“Without debating the individual literary merits of Franzen vs. Weiner, Picoult, et al., I think it’s fair to say that there are as many good female writers out there as males, and also fair to say that a sizeable portion of those books written by women have been dismissed as ‘Chick Lit.’ Maybe Eat, Pray, Love has been so successful that many recent books by women that also wander into the realm of relationships have been branded ‘Chick Lit’ by association. Whether or not E,P,L actually fits that genre, reviewers have been tossing the term ‘Chick Lit’ around promiscuously, with a derision that may derive from envy. In any case, it seems any book written by a woman that describes her emotional journey, with some humor along the way, is in danger of being painted with that broad, Bridget Jones make-up brush.

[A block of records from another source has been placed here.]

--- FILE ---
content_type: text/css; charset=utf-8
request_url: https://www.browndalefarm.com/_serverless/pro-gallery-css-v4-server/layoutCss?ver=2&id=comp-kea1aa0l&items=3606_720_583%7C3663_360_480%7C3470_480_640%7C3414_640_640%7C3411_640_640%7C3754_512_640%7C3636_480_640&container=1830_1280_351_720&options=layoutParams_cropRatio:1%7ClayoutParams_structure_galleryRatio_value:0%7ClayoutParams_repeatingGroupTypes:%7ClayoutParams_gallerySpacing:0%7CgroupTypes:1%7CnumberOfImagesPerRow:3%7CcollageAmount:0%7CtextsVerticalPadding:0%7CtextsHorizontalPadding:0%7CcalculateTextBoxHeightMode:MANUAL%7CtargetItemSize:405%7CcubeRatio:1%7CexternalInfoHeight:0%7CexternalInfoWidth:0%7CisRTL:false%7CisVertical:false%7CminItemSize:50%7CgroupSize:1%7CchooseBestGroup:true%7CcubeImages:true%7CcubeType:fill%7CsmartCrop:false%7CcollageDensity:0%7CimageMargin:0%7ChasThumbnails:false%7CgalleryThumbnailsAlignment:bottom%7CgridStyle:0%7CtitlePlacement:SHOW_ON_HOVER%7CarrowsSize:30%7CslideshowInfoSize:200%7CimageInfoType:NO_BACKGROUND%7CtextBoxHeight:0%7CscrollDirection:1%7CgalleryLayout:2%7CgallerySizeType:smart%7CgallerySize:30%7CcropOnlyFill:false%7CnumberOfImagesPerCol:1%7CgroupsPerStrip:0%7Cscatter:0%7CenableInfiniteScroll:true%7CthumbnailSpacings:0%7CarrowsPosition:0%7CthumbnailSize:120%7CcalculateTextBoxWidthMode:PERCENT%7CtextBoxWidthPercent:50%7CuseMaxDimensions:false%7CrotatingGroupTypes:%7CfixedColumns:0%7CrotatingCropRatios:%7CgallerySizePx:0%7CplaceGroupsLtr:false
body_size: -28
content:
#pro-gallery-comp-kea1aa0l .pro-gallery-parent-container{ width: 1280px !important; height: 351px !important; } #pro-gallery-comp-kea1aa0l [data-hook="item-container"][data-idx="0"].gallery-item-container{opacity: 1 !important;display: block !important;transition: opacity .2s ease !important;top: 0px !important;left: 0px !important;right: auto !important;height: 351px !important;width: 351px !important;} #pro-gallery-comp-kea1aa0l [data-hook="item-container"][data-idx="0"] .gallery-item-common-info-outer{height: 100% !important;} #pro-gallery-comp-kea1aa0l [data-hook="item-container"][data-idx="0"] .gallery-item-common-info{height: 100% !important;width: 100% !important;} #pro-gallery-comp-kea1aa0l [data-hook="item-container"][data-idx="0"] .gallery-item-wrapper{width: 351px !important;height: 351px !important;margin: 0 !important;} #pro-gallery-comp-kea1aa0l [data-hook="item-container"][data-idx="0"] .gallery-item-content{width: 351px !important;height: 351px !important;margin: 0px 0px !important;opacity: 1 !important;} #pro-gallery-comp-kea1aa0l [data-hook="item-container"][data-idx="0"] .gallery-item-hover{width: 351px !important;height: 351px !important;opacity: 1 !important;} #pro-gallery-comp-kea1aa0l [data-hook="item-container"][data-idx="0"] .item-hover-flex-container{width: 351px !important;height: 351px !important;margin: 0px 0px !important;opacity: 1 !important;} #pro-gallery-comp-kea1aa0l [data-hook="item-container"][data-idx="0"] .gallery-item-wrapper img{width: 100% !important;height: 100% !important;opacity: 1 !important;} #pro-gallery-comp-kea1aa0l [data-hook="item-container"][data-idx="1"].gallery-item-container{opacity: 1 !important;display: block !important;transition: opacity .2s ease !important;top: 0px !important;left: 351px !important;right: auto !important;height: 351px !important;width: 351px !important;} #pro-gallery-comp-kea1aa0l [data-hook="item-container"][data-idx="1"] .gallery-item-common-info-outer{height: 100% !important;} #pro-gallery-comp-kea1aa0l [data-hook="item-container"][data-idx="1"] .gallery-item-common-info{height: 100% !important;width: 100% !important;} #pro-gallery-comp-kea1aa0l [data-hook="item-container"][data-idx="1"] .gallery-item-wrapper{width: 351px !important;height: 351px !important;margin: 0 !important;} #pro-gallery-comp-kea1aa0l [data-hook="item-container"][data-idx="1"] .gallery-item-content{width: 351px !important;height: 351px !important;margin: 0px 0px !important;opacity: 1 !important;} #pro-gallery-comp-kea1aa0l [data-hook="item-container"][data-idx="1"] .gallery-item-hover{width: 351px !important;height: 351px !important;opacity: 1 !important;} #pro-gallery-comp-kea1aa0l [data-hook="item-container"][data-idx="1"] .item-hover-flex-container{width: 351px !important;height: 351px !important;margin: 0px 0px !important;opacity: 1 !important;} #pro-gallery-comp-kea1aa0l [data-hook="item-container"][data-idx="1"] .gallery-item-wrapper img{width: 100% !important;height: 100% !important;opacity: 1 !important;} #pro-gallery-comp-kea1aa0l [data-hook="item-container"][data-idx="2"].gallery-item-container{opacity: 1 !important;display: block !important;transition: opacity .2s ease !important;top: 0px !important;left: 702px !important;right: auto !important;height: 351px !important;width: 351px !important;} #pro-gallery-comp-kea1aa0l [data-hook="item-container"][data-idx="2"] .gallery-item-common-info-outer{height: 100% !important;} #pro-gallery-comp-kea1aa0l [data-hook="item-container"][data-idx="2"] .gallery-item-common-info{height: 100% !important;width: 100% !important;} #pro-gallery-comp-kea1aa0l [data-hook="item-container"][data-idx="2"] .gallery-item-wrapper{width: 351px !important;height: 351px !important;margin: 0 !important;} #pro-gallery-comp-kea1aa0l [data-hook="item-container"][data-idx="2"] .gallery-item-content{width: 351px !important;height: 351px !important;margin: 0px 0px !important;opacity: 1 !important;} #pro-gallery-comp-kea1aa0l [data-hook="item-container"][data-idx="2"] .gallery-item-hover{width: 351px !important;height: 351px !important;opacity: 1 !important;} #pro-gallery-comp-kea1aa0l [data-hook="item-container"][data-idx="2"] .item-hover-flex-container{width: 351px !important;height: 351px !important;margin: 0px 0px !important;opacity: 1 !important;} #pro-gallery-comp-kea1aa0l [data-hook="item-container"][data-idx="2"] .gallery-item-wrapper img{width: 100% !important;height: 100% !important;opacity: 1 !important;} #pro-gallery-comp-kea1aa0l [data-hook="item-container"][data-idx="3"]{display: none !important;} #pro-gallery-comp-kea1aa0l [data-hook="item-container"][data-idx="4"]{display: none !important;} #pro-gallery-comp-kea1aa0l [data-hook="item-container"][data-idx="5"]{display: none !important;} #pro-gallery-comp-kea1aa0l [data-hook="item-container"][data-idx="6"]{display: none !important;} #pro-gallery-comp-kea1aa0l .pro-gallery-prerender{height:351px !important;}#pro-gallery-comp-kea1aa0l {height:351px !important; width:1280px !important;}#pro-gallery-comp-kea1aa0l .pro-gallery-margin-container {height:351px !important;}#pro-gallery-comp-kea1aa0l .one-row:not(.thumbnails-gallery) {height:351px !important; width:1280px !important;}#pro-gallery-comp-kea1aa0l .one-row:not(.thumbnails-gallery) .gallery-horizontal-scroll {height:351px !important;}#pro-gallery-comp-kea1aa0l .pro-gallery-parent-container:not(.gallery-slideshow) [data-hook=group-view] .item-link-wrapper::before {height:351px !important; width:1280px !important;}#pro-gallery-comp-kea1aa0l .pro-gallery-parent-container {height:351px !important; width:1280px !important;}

I hoped the term ‘Chick Lit’ would’ve blown up with the Sex in the City II suicide bomb, but it seems to linger like bad perfume.
There are, I understand, books that deserve to be called ‘Chick Lit’ — ones in which finding the right Hermes purse counts as a serious plot line, and hair colorists figure in as major characters, developing from chunky highlights to subtle weaves. I don’t know: I’m too busy reading Jennifer Egan, Hilary Thayer Hamann, Vendela Vida, and Mary Karr. But I suspect some reviewers take one look at the pretty cover of a female author’s book, with suspicious praise from Oprah and a few other women’s magazines, and dismiss it as the same kind of fluff.”
—Laura Fraser, for The Daily Beast, on Chick Lit vs. Dude Lit and why bad female novelists get a worse rep than bad male ones. In Dude Lit, of course, you get all the same emotion- and relationship-based drama as in Chick Lit, only everything’s expressed through the healing power of obscure rock banks, there’s a lot more narcissism, and reviewers like it a lot more.